● Document:
Infinite loop When I import sentence_transformers in FastAPI - python

I try to serve STS model by FastAPI framework, but when I import 'from sentence_transformers import SentenceTransformer', It infinitly loops. I want to get pred in content.py and post it to 'predicts/' in main.py.
# main.py
from fastapi import FastAPI
from fastapi import File
import torch
from pydantic import BaseModel
from content import predict_model
app = FastAPI()
class Item(BaseModel):
sentence_1: str
sentence_2: str
#app.post("/predicts")
async def predict(item:Item):
predict_model()
return {}
# content.py
import torch
from sentence_transformers import SentenceTransformer
def cosine_similarity_manual(x, y, small_number=1e-8):
result = torch.dot(x, y) / (torch.linalg.norm(x) * torch.linalg.norm(y) + small_number)

[Records contained in a dataset]
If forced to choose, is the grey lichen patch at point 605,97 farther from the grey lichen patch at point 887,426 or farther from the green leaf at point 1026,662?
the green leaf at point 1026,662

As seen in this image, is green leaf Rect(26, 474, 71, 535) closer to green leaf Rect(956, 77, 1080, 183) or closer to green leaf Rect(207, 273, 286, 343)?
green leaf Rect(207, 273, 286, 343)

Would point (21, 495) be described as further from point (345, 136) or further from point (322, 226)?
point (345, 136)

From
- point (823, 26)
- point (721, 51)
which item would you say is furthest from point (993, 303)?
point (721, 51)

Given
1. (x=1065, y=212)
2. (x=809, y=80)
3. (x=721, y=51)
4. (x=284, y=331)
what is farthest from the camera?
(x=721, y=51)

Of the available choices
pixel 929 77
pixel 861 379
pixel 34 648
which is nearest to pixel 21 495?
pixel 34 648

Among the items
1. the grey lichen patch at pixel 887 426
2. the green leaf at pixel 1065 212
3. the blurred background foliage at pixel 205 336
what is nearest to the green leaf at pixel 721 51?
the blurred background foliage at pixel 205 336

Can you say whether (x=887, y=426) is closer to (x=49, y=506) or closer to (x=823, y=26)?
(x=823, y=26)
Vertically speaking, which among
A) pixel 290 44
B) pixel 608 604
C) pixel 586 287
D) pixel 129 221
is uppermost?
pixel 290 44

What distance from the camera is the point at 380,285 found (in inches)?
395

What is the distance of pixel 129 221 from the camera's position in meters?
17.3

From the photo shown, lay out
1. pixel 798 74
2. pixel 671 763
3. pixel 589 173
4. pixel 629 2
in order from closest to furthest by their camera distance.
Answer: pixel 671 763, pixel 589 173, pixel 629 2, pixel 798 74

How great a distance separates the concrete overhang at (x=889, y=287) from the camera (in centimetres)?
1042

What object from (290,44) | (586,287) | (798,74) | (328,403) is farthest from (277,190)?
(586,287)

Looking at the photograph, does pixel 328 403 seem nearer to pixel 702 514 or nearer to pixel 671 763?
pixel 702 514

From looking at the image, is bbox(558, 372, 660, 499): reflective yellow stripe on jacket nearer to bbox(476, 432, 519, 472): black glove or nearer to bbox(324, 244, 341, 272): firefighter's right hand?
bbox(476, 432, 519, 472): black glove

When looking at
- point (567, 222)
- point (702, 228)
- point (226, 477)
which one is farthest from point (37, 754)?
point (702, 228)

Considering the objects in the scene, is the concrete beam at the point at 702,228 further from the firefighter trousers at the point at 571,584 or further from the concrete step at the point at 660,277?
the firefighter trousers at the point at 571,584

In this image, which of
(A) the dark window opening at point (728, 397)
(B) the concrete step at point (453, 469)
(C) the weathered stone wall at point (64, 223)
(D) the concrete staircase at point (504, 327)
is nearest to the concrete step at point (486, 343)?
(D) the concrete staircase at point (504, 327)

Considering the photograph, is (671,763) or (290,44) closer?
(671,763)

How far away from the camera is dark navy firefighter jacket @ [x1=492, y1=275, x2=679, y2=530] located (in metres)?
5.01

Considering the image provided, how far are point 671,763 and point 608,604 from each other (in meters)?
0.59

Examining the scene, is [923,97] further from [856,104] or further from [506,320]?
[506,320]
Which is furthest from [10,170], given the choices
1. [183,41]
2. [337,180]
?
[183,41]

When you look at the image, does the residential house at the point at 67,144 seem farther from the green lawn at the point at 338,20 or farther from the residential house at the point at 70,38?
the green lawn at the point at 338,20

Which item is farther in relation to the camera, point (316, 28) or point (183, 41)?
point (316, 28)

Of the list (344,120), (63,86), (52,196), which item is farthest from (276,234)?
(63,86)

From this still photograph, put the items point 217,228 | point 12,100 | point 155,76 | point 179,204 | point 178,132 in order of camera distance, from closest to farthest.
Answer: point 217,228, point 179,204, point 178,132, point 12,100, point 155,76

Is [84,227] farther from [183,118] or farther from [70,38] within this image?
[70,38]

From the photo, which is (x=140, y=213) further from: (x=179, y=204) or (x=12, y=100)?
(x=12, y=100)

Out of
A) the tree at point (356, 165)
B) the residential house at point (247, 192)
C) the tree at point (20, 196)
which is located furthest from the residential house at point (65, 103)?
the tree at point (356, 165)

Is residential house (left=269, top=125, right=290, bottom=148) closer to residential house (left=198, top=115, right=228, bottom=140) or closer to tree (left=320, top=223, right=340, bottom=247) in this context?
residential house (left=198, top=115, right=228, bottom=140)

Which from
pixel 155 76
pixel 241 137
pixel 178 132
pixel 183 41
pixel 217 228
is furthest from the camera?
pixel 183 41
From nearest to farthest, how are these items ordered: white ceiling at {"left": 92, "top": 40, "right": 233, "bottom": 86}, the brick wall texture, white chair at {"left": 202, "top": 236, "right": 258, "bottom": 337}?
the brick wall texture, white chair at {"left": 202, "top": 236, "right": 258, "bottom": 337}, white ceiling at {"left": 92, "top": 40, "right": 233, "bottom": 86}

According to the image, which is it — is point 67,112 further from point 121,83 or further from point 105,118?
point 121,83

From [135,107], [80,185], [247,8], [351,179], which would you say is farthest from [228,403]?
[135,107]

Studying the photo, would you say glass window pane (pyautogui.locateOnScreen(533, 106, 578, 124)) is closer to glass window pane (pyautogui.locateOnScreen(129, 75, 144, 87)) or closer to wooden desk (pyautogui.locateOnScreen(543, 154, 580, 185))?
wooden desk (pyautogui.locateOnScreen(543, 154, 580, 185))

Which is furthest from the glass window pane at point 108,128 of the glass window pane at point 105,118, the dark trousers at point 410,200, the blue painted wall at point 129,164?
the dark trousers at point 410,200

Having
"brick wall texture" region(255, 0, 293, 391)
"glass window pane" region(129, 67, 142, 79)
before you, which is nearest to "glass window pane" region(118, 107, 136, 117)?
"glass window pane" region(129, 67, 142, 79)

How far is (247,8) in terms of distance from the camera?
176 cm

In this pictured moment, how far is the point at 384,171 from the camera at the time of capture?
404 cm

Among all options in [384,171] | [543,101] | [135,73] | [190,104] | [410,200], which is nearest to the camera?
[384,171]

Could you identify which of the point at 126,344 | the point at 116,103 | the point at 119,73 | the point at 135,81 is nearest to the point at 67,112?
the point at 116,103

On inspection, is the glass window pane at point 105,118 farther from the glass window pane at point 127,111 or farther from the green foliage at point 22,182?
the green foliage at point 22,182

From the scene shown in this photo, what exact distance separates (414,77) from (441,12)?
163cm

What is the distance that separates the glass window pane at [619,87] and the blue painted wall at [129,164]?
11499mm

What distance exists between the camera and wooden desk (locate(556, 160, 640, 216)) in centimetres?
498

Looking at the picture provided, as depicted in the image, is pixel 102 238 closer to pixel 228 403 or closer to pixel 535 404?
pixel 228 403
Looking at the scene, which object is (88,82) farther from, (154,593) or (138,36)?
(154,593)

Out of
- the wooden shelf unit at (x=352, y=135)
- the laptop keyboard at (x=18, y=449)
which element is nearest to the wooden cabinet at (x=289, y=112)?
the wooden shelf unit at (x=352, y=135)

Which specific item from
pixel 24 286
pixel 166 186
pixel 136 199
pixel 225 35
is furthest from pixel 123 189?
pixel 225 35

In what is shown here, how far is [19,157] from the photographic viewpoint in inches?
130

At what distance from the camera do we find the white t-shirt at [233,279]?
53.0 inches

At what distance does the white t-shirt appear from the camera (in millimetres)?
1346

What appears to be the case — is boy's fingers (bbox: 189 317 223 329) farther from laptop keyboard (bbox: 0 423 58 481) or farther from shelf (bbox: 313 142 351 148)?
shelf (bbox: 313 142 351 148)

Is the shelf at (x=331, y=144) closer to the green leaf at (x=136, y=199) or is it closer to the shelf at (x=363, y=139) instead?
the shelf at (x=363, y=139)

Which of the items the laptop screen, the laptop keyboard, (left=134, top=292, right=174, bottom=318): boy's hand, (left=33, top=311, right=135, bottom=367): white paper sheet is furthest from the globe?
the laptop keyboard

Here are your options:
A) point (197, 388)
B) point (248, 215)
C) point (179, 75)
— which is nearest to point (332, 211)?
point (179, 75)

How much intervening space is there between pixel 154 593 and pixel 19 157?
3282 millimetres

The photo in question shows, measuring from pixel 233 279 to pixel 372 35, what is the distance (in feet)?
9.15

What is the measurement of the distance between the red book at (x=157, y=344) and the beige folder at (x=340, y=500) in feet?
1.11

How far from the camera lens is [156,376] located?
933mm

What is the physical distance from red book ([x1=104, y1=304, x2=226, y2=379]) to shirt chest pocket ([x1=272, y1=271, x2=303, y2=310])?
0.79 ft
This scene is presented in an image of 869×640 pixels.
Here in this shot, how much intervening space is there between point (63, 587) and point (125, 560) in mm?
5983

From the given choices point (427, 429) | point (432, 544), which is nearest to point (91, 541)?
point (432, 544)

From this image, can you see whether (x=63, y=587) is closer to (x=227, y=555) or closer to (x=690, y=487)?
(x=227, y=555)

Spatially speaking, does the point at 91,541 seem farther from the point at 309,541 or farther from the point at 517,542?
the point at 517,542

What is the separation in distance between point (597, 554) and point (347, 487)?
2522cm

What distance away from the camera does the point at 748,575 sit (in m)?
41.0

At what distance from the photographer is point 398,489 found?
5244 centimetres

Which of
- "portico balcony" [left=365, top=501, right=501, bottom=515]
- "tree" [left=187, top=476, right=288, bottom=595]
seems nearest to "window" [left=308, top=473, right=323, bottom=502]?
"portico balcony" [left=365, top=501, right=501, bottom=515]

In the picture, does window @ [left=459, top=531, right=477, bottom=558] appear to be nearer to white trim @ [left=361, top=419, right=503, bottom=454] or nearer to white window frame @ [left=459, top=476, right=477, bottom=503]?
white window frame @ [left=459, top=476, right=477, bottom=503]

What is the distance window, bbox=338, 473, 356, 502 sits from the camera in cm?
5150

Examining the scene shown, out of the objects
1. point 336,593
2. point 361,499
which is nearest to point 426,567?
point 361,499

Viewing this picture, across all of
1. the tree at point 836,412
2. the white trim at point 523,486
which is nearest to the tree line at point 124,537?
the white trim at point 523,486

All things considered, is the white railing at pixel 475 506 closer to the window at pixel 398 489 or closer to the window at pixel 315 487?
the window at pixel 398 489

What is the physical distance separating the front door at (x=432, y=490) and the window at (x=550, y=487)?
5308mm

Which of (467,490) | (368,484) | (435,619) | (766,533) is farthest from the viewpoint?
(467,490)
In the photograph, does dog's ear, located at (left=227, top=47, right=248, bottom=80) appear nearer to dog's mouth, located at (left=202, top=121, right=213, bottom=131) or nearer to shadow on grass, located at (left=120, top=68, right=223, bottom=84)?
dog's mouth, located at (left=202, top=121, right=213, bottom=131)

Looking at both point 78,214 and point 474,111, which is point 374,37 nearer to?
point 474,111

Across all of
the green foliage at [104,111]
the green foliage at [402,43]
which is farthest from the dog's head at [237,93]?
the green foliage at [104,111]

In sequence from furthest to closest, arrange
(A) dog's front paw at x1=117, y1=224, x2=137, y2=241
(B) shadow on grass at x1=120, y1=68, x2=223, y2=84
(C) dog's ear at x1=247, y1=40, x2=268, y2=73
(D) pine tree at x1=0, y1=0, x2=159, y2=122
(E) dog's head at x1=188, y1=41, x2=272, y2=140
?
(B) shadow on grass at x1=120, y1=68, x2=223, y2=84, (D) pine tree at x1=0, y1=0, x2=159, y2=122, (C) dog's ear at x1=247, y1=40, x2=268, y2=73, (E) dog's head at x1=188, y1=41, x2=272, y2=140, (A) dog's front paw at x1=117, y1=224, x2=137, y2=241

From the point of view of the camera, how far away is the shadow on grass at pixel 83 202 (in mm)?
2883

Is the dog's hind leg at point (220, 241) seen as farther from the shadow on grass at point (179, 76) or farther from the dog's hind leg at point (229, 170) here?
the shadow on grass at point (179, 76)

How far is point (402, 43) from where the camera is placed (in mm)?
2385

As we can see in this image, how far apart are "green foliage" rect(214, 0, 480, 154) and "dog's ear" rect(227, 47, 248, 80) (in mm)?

● Given instruction:
Reproduce everything in the FastAPI post from "I try to serve" down to "app = FastAPI()", without changing a word.

● Full solution:
I try to serve STS model by FastAPI framework, but when I import 'from sentence_transformers import SentenceTransformer', It infinitly loops. I want to get pred in content.py and post it to 'predicts/' in main.py.
# main.py
from fastapi import FastAPI
from fastapi import File
import torch
from pydantic import BaseModel
from content import predict_model
app = FastAPI()